--- ページ抜粋 ---
動的計画法関連のところはPythonでやるとTLEする問題もいくつかあり、OCamlでやることも視野に入れつつ少し寝かせておく。

というわけで先にPriority Queueを使った問題3つ。まずは蟻本に載っているPOJ問題から:

POJ - Expedition

2431 -- Expedition

現在地から目的地への直線上にある複数のガソリンスタンドに最小で何回止まって給油する必要があるか、という問題。

ガソリンが足りなくなる限界までの区間にあるガソリンスタンドの給油量をPriorityQueueにいれて最大値を取り出し、ガソリンが足りなくなる限界距離を更新して考慮に入れるスタンドをQueueにいれて最大値を取り出し、というループを限界距離が目的距離に到達するまで続ける:

from queue import PriorityQueue

n = int(input())
xs = [tuple(int(x) for x in input().split()) for _ in range(n)]
l, p = map(int, input().split())

--- 提供された項目 ---
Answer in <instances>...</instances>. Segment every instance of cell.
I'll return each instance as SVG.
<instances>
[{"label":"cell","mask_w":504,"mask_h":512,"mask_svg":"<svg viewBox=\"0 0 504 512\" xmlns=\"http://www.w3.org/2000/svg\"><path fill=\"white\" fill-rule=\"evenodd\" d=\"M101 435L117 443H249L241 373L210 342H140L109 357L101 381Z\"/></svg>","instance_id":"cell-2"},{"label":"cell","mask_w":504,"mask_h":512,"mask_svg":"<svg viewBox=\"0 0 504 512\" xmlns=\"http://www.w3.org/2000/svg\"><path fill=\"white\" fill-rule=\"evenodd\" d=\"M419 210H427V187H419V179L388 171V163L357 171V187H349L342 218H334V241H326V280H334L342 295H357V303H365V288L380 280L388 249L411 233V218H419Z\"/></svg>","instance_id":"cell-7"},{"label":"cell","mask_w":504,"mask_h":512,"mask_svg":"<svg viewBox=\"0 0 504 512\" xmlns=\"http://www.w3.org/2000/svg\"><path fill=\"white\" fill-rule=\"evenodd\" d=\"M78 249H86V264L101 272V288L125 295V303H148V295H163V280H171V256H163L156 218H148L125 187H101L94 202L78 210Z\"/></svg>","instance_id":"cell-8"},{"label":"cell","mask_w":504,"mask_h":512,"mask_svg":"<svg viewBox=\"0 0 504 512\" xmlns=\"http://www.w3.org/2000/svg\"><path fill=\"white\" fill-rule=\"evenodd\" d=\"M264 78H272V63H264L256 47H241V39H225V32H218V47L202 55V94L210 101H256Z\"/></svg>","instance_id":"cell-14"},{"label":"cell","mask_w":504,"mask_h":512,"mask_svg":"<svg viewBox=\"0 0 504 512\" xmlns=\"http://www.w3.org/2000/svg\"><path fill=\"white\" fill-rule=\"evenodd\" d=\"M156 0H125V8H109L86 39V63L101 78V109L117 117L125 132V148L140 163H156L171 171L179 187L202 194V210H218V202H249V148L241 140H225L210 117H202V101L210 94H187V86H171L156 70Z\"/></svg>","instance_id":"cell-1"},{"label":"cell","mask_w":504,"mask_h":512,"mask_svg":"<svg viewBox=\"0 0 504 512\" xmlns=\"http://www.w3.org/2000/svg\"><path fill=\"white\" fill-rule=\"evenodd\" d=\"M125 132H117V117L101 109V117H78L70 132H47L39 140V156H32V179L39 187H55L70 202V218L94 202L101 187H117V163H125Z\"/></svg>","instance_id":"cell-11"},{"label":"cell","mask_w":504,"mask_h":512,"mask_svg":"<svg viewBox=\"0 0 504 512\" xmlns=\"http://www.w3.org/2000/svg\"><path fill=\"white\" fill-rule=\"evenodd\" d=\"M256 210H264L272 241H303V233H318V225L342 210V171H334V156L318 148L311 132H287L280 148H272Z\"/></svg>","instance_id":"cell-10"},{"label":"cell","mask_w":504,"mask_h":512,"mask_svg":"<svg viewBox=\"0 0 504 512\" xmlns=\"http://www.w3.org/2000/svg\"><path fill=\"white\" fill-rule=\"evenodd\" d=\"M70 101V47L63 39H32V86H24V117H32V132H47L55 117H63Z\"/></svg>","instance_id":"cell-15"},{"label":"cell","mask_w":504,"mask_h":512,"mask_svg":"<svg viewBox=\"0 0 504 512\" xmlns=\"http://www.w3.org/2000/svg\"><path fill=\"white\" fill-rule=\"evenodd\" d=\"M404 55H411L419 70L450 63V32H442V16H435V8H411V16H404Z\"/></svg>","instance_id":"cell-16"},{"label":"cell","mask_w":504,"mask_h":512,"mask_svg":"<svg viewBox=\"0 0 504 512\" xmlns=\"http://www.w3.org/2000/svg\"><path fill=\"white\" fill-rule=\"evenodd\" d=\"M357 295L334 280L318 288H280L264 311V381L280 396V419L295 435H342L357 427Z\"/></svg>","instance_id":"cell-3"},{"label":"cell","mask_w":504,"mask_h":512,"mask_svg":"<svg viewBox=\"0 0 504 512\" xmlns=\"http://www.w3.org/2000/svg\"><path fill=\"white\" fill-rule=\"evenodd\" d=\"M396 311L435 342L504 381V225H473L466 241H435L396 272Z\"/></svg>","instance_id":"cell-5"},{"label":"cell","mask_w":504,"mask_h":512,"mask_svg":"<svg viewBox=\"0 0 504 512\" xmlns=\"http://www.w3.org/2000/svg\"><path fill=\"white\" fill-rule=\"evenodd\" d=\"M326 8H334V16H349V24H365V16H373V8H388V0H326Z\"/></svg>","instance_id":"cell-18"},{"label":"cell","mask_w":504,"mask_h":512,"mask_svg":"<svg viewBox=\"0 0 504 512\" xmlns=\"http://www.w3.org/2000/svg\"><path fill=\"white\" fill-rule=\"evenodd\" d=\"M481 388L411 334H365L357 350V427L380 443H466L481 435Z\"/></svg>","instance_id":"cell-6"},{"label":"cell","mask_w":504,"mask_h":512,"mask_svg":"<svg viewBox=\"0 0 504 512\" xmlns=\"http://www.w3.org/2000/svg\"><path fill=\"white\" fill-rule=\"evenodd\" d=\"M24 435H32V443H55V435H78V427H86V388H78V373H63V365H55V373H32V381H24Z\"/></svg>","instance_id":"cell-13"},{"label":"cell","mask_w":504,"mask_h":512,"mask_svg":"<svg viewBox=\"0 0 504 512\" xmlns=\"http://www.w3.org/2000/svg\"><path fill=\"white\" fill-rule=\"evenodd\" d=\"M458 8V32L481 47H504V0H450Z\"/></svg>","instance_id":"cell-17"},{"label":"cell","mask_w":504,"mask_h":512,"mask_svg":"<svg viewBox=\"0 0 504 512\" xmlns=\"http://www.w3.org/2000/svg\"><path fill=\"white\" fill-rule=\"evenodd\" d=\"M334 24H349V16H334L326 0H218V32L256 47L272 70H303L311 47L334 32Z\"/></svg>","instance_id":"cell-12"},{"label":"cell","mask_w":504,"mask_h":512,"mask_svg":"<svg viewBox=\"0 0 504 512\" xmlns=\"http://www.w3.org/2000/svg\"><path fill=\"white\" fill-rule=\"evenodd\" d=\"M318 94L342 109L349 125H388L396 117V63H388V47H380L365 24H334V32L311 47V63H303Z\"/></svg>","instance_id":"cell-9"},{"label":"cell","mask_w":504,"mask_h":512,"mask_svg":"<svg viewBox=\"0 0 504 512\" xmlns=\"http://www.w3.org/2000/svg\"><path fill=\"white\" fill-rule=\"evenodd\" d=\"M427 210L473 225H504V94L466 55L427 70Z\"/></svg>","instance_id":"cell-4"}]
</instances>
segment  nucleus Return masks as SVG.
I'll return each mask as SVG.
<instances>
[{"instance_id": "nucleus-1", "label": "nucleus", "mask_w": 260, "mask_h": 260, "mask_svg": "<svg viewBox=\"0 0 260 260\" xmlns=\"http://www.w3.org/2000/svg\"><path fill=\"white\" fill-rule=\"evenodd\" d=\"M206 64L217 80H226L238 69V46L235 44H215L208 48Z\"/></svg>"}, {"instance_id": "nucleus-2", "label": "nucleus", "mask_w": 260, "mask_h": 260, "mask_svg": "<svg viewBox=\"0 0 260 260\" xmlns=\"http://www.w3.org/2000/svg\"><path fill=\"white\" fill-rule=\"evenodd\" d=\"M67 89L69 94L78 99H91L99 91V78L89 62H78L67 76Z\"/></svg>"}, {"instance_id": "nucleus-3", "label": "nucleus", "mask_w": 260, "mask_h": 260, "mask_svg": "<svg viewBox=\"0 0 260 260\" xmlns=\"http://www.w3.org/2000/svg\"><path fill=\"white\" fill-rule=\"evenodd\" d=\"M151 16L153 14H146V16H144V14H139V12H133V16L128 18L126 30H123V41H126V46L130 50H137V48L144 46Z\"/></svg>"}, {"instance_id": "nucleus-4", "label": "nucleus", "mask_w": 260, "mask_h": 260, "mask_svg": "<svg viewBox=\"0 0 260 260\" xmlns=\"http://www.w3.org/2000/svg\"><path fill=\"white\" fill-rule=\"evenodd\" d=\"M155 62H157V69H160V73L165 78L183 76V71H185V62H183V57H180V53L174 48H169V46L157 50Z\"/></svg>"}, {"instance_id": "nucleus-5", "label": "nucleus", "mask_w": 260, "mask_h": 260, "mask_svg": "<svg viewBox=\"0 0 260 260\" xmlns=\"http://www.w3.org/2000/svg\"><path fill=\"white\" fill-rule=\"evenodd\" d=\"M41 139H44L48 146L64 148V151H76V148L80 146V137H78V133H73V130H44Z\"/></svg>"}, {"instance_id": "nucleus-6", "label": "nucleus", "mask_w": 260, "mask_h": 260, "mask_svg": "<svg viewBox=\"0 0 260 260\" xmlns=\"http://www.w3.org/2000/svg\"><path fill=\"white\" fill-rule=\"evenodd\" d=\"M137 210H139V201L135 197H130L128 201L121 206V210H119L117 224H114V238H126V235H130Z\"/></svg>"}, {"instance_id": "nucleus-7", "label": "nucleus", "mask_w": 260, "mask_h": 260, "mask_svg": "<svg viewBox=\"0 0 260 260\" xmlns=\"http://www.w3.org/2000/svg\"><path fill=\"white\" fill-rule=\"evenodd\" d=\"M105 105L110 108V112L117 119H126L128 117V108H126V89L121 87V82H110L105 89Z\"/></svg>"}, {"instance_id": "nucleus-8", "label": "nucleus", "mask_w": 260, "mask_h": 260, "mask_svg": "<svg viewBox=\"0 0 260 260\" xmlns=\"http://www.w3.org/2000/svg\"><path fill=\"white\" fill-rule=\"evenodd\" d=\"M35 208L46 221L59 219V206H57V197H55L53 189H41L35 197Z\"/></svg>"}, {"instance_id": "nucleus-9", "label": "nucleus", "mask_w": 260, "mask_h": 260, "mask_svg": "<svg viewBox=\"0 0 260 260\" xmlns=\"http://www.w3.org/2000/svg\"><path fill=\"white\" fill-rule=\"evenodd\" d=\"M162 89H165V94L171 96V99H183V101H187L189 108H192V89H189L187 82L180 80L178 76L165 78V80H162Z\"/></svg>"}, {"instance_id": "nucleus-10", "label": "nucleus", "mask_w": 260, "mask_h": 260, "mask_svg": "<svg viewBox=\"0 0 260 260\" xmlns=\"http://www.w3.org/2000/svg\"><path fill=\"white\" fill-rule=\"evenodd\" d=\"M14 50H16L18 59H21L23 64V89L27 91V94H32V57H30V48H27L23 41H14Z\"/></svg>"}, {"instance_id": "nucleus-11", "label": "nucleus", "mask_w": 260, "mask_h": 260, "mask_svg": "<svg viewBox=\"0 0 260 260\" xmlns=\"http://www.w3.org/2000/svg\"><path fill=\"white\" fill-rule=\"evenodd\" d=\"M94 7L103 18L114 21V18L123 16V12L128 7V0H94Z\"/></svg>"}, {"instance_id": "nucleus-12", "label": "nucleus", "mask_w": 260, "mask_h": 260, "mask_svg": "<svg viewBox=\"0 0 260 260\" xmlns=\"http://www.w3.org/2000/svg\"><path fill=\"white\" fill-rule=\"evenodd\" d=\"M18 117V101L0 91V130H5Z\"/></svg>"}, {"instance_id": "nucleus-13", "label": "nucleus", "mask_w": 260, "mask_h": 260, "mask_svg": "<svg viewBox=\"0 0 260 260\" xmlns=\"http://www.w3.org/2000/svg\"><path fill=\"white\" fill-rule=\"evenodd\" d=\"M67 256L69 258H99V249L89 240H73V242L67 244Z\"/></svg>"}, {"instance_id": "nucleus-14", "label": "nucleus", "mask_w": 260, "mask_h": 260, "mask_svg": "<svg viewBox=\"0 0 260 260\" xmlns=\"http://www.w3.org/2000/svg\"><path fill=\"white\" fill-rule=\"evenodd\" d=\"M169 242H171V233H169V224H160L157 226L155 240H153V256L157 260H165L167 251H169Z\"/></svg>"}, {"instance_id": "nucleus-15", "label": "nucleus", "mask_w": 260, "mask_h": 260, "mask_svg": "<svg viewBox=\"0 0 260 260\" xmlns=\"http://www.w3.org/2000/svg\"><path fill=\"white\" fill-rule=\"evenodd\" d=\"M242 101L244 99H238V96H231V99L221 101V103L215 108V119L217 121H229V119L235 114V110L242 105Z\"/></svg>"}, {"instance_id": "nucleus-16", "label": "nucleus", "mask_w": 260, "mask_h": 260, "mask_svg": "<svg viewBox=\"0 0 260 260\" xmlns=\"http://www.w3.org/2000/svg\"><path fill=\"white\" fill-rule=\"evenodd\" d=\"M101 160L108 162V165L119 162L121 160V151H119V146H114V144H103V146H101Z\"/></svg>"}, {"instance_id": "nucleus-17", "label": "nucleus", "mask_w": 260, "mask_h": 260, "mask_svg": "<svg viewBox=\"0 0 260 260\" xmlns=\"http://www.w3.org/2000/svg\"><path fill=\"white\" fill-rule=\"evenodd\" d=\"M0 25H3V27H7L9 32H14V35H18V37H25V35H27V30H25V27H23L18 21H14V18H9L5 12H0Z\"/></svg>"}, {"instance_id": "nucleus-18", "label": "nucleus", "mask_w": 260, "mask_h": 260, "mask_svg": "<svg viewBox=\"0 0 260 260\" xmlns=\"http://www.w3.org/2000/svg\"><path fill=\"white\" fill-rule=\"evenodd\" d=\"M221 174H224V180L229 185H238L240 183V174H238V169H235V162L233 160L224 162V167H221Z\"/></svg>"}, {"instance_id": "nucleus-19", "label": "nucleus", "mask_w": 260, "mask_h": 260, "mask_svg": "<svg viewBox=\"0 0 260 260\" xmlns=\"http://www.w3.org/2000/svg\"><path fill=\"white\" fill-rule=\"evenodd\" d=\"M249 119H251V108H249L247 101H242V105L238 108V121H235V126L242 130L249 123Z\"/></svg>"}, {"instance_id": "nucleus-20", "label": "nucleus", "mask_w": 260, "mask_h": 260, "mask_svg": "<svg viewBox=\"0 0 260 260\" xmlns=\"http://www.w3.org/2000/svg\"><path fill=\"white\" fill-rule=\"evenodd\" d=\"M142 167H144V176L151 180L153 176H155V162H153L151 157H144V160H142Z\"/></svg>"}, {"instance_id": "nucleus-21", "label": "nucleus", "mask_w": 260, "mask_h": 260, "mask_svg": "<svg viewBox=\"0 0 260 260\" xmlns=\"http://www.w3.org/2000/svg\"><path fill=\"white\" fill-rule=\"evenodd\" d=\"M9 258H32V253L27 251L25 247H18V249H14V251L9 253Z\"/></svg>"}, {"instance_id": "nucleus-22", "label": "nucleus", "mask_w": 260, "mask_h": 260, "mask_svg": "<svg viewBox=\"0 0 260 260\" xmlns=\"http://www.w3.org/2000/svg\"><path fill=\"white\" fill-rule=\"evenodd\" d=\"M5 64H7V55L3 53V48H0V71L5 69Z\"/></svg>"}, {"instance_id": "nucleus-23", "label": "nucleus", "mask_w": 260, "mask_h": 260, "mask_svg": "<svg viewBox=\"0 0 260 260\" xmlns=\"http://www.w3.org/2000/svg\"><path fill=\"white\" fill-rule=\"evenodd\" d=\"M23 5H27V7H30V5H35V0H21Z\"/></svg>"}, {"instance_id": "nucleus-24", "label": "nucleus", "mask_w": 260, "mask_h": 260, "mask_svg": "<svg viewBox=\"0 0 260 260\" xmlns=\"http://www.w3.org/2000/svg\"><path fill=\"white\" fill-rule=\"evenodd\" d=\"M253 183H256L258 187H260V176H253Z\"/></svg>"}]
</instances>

--- 実施する課題 ---
**A)** ページ抜粋で動的計画法関連の問題を少し寝かせておくのはなぜですか。1〜3文で答えてください。
**B)** ページ抜粋について、次の問いに答えてください。
(i) Priority Queueを使った問題はいくつ取り上げると書かれていますか。
(ii) 最初の問題はどの本に載っている問題ですか。
(iii) 給油量の最大値を取り出すループは、どうなるまで続けますか。
**C)** ページ抜粋の「現在地から目的地への直線上に」から「p = map(int, input().split())」に至るまでのすべてを、そのまま抜き出してください。
項目はページ抜粋の内容とは関係がありません。

--- 課題の結果 ---
**A)** Pythonで解くとTLEになる問題がいくつかあるためです。そのため、OCamlで取り組むことも視野に入れて、しばらく置いておくことにしています。

**B)**
(i) 3つ
(ii) 蟻本
(iii) 限界距離が目的距離に到達するまで

**C)**
現在地から目的地への直線上にある複数のガソリンスタンドに最小で何回止まって給油する必要があるか、という問題。

ガソリンが足りなくなる限界までの区間にあるガソリンスタンドの給油量をPriorityQueueにいれて最大値を取り出し、ガソリンが足りなくなる限界距離を更新して考慮に入れるスタンドをQueueにいれて最大値を取り出し、というループを限界距離が目的距離に到達するまで続ける:

from queue import PriorityQueue

n = int(input())
xs = [tuple(int(x) for x in input().split()) for _ in range(n)]
l, p = map(int, input().split())